━━━ SUPPLIED MATERIAL ━━━

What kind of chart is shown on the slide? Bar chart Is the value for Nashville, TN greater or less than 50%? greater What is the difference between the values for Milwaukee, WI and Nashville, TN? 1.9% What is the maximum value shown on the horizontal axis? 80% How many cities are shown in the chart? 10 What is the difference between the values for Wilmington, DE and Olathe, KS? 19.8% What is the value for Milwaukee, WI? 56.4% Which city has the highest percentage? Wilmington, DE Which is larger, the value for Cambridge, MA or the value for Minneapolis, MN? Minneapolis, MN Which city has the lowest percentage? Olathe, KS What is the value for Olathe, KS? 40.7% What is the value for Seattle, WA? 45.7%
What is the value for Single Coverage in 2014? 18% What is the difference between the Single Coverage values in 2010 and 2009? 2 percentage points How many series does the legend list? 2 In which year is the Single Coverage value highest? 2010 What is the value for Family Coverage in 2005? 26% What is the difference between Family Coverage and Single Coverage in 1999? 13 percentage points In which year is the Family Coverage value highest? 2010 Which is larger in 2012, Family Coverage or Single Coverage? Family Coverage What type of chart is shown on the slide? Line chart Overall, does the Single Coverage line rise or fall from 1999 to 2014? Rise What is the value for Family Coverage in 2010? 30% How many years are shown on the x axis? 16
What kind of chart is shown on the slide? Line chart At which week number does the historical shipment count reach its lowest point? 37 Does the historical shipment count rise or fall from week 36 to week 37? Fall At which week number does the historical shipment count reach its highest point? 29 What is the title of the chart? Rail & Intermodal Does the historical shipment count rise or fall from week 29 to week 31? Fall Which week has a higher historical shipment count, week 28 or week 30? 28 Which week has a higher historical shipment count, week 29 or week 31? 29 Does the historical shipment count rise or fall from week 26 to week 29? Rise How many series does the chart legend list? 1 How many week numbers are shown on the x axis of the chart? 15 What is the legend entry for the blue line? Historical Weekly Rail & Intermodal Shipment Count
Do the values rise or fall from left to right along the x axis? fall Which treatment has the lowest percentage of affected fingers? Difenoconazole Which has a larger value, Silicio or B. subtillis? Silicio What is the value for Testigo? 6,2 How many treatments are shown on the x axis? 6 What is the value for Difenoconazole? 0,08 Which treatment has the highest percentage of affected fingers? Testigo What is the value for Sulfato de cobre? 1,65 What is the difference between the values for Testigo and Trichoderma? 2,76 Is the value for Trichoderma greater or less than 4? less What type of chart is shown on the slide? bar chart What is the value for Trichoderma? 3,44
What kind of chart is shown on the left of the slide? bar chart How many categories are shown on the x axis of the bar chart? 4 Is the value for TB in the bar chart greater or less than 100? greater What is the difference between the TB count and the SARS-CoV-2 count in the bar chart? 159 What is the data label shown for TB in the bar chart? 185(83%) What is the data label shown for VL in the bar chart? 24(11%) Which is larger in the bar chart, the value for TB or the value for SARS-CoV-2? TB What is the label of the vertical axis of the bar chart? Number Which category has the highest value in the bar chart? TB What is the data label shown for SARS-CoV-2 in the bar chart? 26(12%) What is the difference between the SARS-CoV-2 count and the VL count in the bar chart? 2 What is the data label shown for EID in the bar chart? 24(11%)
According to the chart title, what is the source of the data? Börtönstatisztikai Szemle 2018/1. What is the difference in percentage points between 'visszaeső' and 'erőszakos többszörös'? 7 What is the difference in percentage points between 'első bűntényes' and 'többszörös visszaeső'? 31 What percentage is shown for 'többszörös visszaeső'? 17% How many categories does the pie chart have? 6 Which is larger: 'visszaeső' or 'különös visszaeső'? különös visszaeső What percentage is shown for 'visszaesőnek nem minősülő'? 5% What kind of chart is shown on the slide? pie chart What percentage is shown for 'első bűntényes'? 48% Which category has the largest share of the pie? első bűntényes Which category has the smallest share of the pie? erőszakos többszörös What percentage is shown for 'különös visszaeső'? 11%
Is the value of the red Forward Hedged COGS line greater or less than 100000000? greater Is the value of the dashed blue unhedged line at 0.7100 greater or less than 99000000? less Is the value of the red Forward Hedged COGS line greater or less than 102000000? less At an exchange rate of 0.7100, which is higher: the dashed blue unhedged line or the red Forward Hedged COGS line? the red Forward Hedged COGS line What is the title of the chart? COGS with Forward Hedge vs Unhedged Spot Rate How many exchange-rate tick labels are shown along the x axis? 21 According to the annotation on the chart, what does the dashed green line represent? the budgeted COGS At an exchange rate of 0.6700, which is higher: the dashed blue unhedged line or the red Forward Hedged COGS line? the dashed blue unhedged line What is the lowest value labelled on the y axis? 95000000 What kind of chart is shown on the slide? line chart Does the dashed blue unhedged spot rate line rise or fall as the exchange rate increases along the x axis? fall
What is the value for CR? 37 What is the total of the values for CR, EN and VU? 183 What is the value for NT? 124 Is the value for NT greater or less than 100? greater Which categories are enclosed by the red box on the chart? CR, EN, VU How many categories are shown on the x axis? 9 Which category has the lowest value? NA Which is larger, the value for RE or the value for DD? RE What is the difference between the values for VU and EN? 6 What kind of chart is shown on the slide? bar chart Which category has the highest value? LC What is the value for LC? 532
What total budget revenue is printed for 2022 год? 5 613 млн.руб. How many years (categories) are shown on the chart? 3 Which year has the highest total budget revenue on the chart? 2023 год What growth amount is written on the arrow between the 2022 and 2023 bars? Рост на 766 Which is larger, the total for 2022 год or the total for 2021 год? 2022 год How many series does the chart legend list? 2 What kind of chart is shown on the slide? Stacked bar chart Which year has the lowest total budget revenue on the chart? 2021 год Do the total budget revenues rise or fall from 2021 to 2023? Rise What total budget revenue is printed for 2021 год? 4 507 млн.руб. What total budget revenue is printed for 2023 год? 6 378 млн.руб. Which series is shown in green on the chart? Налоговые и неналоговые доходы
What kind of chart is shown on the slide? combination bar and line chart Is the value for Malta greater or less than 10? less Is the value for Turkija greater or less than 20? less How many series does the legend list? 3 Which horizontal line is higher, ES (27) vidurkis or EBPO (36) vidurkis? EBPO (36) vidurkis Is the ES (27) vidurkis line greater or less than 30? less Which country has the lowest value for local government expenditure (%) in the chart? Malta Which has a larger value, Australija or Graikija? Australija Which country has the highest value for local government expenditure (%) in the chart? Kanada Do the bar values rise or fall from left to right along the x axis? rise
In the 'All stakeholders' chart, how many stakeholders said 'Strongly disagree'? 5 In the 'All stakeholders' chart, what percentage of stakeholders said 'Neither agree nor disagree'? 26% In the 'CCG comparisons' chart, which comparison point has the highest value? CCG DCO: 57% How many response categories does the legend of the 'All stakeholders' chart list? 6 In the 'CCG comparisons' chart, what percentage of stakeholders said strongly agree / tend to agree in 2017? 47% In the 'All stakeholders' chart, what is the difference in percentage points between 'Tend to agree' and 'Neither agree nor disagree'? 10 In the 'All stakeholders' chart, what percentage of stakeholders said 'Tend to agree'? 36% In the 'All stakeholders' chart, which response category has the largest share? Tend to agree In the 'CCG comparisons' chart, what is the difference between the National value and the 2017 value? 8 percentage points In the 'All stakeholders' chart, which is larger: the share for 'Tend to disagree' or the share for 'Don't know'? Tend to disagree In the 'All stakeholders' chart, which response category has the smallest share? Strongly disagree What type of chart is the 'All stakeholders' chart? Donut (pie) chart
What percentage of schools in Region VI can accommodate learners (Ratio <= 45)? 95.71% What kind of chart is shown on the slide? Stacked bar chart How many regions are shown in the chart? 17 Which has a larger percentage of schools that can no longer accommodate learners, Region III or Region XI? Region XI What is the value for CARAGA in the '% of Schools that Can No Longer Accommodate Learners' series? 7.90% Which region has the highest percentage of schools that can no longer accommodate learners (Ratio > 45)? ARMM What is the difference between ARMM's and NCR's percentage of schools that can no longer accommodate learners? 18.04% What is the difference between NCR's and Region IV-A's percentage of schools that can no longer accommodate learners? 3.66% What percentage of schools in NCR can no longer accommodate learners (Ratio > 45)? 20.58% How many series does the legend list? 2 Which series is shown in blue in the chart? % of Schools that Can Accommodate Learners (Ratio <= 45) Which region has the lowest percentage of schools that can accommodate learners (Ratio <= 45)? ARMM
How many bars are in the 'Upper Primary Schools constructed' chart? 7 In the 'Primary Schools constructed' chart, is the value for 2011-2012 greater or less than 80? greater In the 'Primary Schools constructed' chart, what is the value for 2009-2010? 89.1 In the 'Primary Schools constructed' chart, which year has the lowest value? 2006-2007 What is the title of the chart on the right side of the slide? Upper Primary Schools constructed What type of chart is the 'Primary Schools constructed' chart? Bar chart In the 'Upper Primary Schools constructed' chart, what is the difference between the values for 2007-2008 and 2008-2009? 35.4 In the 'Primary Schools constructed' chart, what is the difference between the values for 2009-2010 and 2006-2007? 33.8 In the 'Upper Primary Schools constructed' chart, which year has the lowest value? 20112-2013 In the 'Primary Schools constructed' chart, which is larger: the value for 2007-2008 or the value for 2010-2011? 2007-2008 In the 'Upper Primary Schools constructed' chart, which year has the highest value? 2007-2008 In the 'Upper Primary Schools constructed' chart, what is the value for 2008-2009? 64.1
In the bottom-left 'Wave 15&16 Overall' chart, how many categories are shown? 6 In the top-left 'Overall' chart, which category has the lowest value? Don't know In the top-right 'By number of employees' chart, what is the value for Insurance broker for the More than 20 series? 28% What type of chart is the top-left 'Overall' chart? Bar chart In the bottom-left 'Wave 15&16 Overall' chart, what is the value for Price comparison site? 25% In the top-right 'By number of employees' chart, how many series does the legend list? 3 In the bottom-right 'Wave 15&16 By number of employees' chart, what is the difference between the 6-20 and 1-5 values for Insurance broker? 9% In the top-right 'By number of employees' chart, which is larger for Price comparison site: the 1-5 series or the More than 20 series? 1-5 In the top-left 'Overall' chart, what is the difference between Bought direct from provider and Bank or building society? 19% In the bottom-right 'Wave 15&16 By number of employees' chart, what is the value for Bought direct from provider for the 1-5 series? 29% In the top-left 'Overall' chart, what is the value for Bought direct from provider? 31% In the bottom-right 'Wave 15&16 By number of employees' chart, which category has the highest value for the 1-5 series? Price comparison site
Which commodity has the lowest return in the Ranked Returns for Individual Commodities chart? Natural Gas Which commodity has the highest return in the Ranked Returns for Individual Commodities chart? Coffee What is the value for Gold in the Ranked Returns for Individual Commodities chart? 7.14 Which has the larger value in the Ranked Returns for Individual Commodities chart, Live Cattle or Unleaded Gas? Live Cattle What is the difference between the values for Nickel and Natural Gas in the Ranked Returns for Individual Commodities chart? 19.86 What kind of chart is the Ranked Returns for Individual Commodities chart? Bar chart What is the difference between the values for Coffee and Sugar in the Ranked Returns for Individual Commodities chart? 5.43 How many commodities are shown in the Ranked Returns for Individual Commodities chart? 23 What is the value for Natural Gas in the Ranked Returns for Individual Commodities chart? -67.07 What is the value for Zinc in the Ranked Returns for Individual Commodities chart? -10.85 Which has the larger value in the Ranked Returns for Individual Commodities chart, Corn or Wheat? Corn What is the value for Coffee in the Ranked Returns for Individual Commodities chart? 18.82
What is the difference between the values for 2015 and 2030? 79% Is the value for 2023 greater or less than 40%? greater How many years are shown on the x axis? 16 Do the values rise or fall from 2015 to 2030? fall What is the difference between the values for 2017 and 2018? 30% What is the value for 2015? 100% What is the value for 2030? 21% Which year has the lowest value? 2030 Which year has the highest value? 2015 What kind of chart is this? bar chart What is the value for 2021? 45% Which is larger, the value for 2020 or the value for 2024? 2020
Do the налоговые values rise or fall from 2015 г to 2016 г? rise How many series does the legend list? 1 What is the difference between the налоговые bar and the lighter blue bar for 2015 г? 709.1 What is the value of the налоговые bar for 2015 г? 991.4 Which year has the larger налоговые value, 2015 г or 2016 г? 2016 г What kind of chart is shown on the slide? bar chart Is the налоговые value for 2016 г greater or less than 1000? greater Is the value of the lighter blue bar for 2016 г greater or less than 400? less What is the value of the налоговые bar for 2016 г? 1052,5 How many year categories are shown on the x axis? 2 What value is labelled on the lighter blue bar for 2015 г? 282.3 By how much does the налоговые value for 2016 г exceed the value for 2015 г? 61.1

━━━

WRITTEN TASK:
Reproduce the items verbatim, starting at the beginning of the items and ending with the line that contains "Intermodal Shipment Count", with both of those lines included.

WRITTEN RESPONSE:
What kind of chart is shown on the slide? Bar chart Is the value for Nashville, TN greater or less than 50%? greater What is the difference between the values for Milwaukee, WI and Nashville, TN? 1.9% What is the maximum value shown on the horizontal axis? 80% How many cities are shown in the chart? 10 What is the difference between the values for Wilmington, DE and Olathe, KS? 19.8% What is the value for Milwaukee, WI? 56.4% Which city has the highest percentage? Wilmington, DE Which is larger, the value for Cambridge, MA or the value for Minneapolis, MN? Minneapolis, MN Which city has the lowest percentage? Olathe, KS What is the value for Olathe, KS? 40.7% What is the value for Seattle, WA? 45.7%
What is the value for Single Coverage in 2014? 18% What is the difference between the Single Coverage values in 2010 and 2009? 2 percentage points How many series does the legend list? 2 In which year is the Single Coverage value highest? 2010 What is the value for Family Coverage in 2005? 26% What is the difference between Family Coverage and Single Coverage in 1999? 13 percentage points In which year is the Family Coverage value highest? 2010 Which is larger in 2012, Family Coverage or Single Coverage? Family Coverage What type of chart is shown on the slide? Line chart Overall, does the Single Coverage line rise or fall from 1999 to 2014? Rise What is the value for Family Coverage in 2010? 30% How many years are shown on the x axis? 16
What kind of chart is shown on the slide? Line chart At which week number does the historical shipment count reach its lowest point? 37 Does the historical shipment count rise or fall from week 36 to week 37? Fall At which week number does the historical shipment count reach its highest point? 29 What is the title of the chart? Rail & Intermodal Does the historical shipment count rise or fall from week 29 to week 31? Fall Which week has a higher historical shipment count, week 28 or week 30? 28 Which week has a higher historical shipment count, week 29 or week 31? 29 Does the historical shipment count rise or fall from week 26 to week 29? Rise How many series does the chart legend list? 1 How many week numbers are shown on the x axis of the chart? 15 What is the legend entry for the blue line? Historical Weekly Rail & Intermodal Shipment Count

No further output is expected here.